_SOURCE PASSAGE_:
--- start ---
Michelle: Exactly. AI readiness is about the underlying infrastructure, the stuff that determines whether your platform can actually support intelligence later when it’s needed most.

Shannon: Right, so you can’t rely on flashy features if the core systems aren’t solid.

Michelle: And in our world that core is payments, data, and integrations.

Shannon: So let’s start with the big takeaway. AI readiness isn’t about shipping features. It’s about making the right infrastructure decisions today.

Michelle: That’s right. So it might sound a little bit boring at first, but these decisions have a huge impact down the line. If your systems are messy or your data is fragmented now, implementing AI later becomes a lot harder.

Shannon: Exactly. So no AI model in the world can fix inconsistent data or manual reconciliation processes. If your finance team is spending days merging spreadsheets, that’s not smart data. That’s actually a roadblock.

Michelle: It is not just an internal headache either. Fragmented data slows down product development, makes scaling more expensive, and limits your ability to respond quickly to market changes.

Shannon: Clean, consistent payments data isn’t just a nice-to-have. It’s the foundation your platform is built on. So treat it like gold because it literally drives every intelligent decision you’ll make down the line.

Michelle: Now let’s talk about ownership. Not just enabling payments, but actually owning the payments experience and the data.

Shannon: So enabling payments is easy. You plug in a processor, transactions flow, and money moves.

Michelle: But owning it is a real game changer. It means full control over the experience, and more importantly, real-time access to your data.

Shannon: Which is huge. If you wanna do things like dynamic pricing or churn prediction, you can’t make those moves if your data is locked behind a third-party portal.

Michelle: Ownership translates into three major advantages: long-term flexibility, higher platform valuation, and the ability to respond quickly to market or regulatory shifts.

Shannon: Yeah, so think about it. If a competitor introduces a new subscription model or your payment system is messy, slow, or siloed, you’re already behind before you even start.

Michelle: Yeah, and control doesn’t mean micromanaging every transaction. It’s about giving your team the flexibility to innovate without being blocked by infrastructure.

Shannon: So if your payments data is stuck behind CSVs, slow APIs, or a third-party’s roadmap, it’s going to be a real challenge to build anything intelligent on top of it.

Michelle: So speaking of walls, let’s talk about messy integrations. This is the kind of technical debt that sneaks up on you.

Shannon: Yeah, so messy doesn’t mean broken because payments still work. Customers can check out and life goes on, but under the surface it can be chaos.

Michelle: Think one-off integrations, custom middleware, inconsistent onboarding flows, manual reconciliations… it all adds up.

Shannon: And it compounds silently. So if finance has to do manual checks, product teams can’t launch new features quickly. And ops is juggling scripts and alerts.

Michelle: As the costs build up, operational risk grows. Scaling gets more expensive, and your ability to pivot quickly takes a hit.

Shannon: It’s the classic case of it works until it doesn’t, and when a critical initiative stalls or costs spike, it’s painful to unravel.

Michelle: So cleaning up your infrastructure isn’t just a tech project, it’s a leadership and business strategy move.

Shannon: So now let’s talk about the pressure leaders are facing. Everybody seems to be asking, “What’s your AI strategy?”
--- end ---
Reproduce the part of the conversation about AI readiness starting with "Michelle: So speaking" and going on through "can be chaos.". The material that comes after this conversation about AI readiness is unrelated to it.

_INFORMATION SHOWN_:
--- start ---
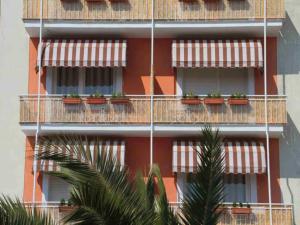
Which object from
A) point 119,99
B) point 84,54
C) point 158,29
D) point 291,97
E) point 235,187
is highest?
point 158,29

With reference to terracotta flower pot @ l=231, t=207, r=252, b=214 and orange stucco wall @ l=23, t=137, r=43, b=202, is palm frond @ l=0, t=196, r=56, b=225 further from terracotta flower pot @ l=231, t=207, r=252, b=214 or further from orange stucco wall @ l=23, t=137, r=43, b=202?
orange stucco wall @ l=23, t=137, r=43, b=202

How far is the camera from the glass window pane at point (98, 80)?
2661 cm

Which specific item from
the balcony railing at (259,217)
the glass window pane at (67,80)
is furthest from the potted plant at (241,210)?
the glass window pane at (67,80)

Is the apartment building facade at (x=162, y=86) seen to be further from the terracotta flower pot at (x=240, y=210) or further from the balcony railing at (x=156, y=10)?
the terracotta flower pot at (x=240, y=210)

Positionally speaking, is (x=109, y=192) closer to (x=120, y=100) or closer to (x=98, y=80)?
(x=120, y=100)

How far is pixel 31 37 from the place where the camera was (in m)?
27.0

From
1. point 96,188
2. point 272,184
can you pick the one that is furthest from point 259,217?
point 96,188

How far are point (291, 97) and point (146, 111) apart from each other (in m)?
5.18

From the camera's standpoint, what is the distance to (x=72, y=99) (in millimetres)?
25281

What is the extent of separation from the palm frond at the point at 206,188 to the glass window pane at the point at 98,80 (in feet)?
44.4

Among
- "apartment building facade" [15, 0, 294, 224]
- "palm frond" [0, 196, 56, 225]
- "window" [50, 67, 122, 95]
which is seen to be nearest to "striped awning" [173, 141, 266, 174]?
"apartment building facade" [15, 0, 294, 224]

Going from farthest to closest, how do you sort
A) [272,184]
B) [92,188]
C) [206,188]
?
[272,184], [206,188], [92,188]

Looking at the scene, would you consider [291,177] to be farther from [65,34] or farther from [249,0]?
[65,34]

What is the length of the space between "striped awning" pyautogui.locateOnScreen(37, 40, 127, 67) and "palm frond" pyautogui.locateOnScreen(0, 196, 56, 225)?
13266 millimetres
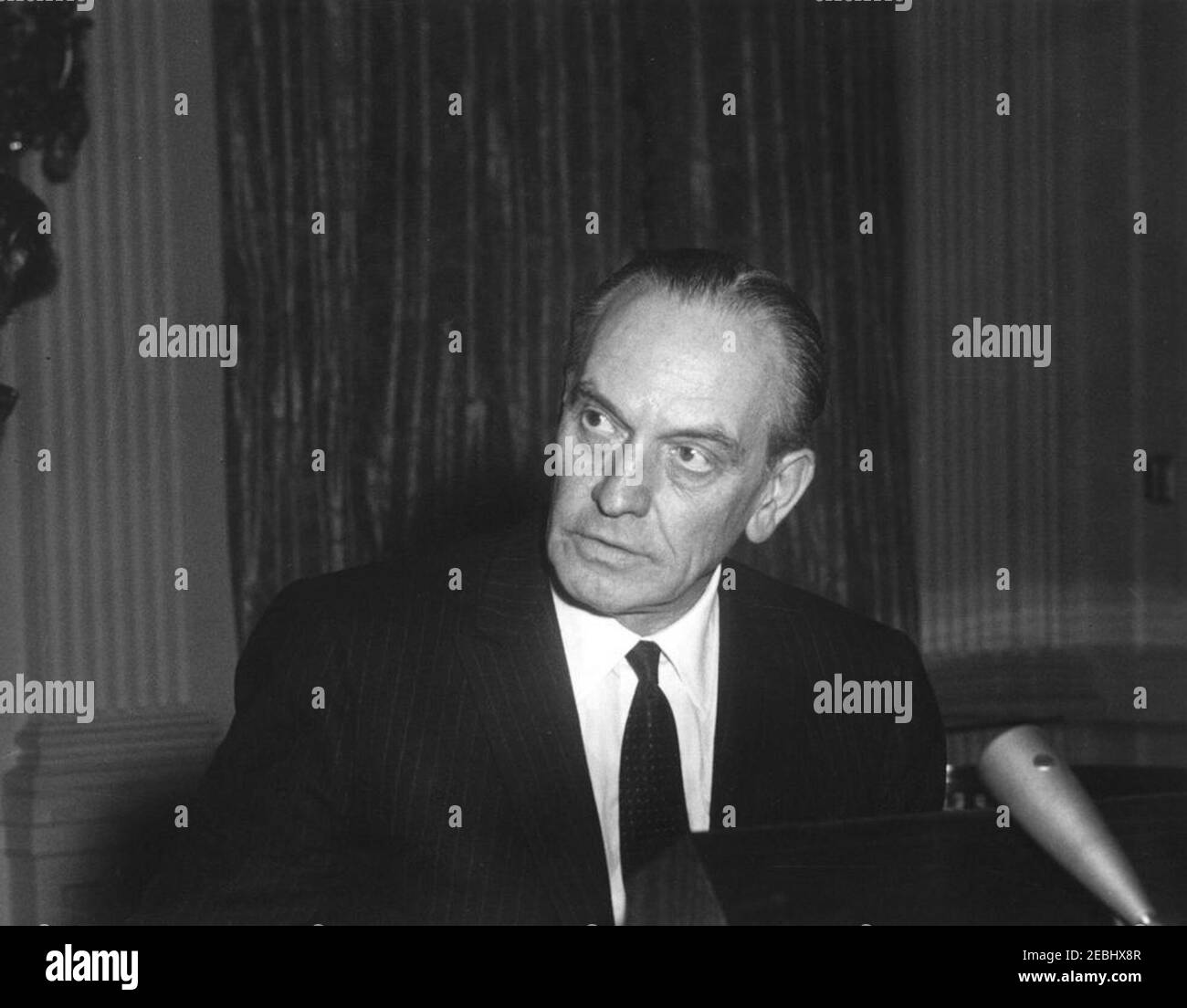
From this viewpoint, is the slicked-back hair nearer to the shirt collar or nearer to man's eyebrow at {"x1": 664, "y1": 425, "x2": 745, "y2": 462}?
man's eyebrow at {"x1": 664, "y1": 425, "x2": 745, "y2": 462}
--- end ---
_SOLUTION TO THIS PROBLEM_:
Michelle: So speaking of walls, let’s talk about messy integrations. This is the kind of technical debt that sneaks up on you.

Shannon: Yeah, so messy doesn’t mean broken because payments still work. Customers can check out and life goes on, but under the surface it can be chaos.